Taxpayer-funded daycare has some plusses, such as helping families and supporting special-needs children. For ordinary children, however, daycare research shows worse impulse control, aggression, hyperactivity, stress, and emotional and physical health. Daycare subsidies discriminate against parents who raise their children at home, whereas equitable alternatives like child tax credits support all parents.

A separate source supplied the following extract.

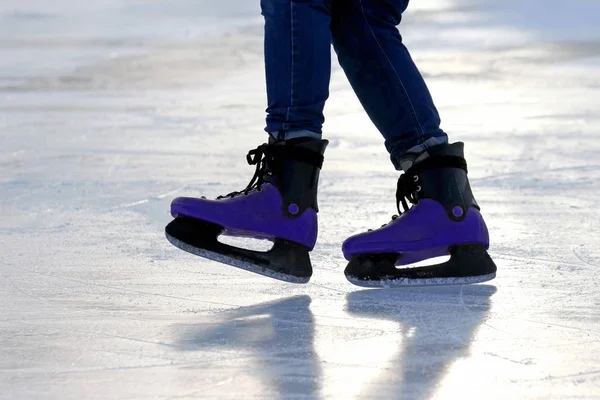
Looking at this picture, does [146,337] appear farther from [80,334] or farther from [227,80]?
[227,80]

A daycare wing also wouldn’t have a practical effect on school capacity, since classrooms would stay the same size. Stats showing the elementary school over capacity assume daycare gets priority over students. The district’s 2023 facilities study calculated a functional capacity of 754 students (current enrollment is 588).1
Athletic facilities
Another spending chunk would modify the athletic facilities. How much use the new fitness center would get is unknown, since the YMCA’s fitness center has plenty of capacity. The locker room re-layout would shrink boys spaces, despite far less costly ways of continuing equal benefits, opportunities, and treatment for boys and girls teams overall. Imagine if booster clubs had access to the millions being considered.
The athletics changes would also reorient the ballfields to put fans closer to the concession stands — somewhat valuable but well below the “worth it” threshold of non-tax funding through increased concession proceeds. The fields would also get better drainage, but postponed ball games on decent-weather days are rare anyway.
For soccer, a high-school field would be nice, but the football field is currently separate for a reason. In late fall, instead of playing in the sun, the Kohler soccer team waits at night for football games to finish. Plymouth also has a turf field but avoids resource contention by still playing soccer on grass.
Technology and infrastructure
The spending chunks I’m excited about are the science and technology area updates. These would have a direct impact on student academics and trade skill development. That said, extending the E-wing would be better than tearing it down and rebuilding over the tennis courts.
While less exciting, the chunks for infrastructure are still important. Some, like roof, HVAC, and playground upkeep, are ordinary capital maintenance that don’t need a referendum, but get included to allow for a larger school operating budget. Not so ordinary are the elementary school windows. They’re performing poorly because they’re not proper commercial grade. Let’s hope for a lessons-learned report that corrects any errant processes to ensure sound purchases going forward.
Finally, the high school partitioning chunk restricts building access during after-school sporting events. It’s a small plus for security but is largely redundant with the $250k spent last year on new security cameras and equipment.
Student impact
If you keep your $19k, how would students fair? Their families would decide how to spend their own $19k (e.g., for college). Important capital maintenance would continue, with discretionary improvements awaiting a reprioritized April referendum.